II. Lorsque, après la défaite de Brutus et de Cassius, la cause publique fut désarmée, que Pompée[1] eut succombé en Sicile, que l’abaissement de Lépide et la mort violente d’Antoine n’eurent laissé au parti même de César d’autre chef qu’Auguste, celui-ci abdiqua le nom de triumvir, s’annonçant comme simple consul, et content, disait-il, pour protéger le peuple, de la puissance tribunitienne.
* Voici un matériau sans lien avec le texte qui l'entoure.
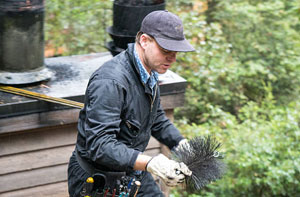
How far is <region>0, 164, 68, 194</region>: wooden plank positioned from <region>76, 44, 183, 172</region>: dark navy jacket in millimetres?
1209

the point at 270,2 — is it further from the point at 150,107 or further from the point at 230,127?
the point at 150,107

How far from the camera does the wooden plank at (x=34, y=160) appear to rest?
3.73 metres

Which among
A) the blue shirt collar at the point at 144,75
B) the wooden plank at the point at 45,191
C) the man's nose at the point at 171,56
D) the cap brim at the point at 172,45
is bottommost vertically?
the wooden plank at the point at 45,191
Quand il eut gagné les soldats par des largesses, la multitude par l’abondance des vivres, tous par les douceurs du repos, on le vit s’élever insensiblement et attirer à lui l’autorité du sénat, des magistrats, des lois. Nul ne lui résistait : les plus fiers républicains avaient péri par la guerre ou la proscription ; ce qui restait de nobles trouvaient, dans leur empressement à servir, honneurs et opulence, et, comme ils avaient gagné au changement des affaires, ils aimaient mieux le présent et sa sécurité que le passé avec ses périls. Le nouvel ordre des choses ne déplaisait pas non plus aux provinces, qui avaient en défiance le gouvernement du Sénat et du peuple, à cause des querelles des grands et de l’avarice des magistrats, et qui attendaient peu de secours des lois, impuissantes contre la force, la brigue et l’argent.
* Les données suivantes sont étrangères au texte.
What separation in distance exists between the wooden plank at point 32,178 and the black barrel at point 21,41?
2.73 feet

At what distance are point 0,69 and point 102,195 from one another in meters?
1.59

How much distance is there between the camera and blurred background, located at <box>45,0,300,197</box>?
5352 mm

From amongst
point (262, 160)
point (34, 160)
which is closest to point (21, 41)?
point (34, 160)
III. Auguste, pour donner des appuis à sa domination, éleva aux dignités d’édile curule et de pontife Claudius Marcellus[2], fils de sa sœur, à peine entré dans l’adolescence, et honora de deux consulats consécutifs M. Agrippa, d’une naissance obscure, mais grand homme de guerre et compagnon de sa victoire ; il le prit même pour gendre[3], après la mort de Marcellus, et il décora du titre d’Imperator les deux fils de sa femme,

  1. Sextus Pompée
  2. C’est ce jeune Marcellus, tant célébré dans les beaux vers de Virgile, Énéide, VI, 860 et suiv. Il était fils d’Octavie, et il avait épousé Julie, fille d’Auguste. Il mourut à vingt ans, l’an de Rome 731.
  3. Agrippa eut de la fille d’Auguste Agrippine, femme de Germanicus, la seconde Julie, les Césars Caïus et Lucius, et enfin Postumus, qui naquit après la mort de son père. D’une première femme, Attica, fille de Pomponius Atticus, il avait déjà eu Vipsania Agrippina, épouse de Tibère et mère du jeune Drusus, qui fut depuis empoisonné par Séjan.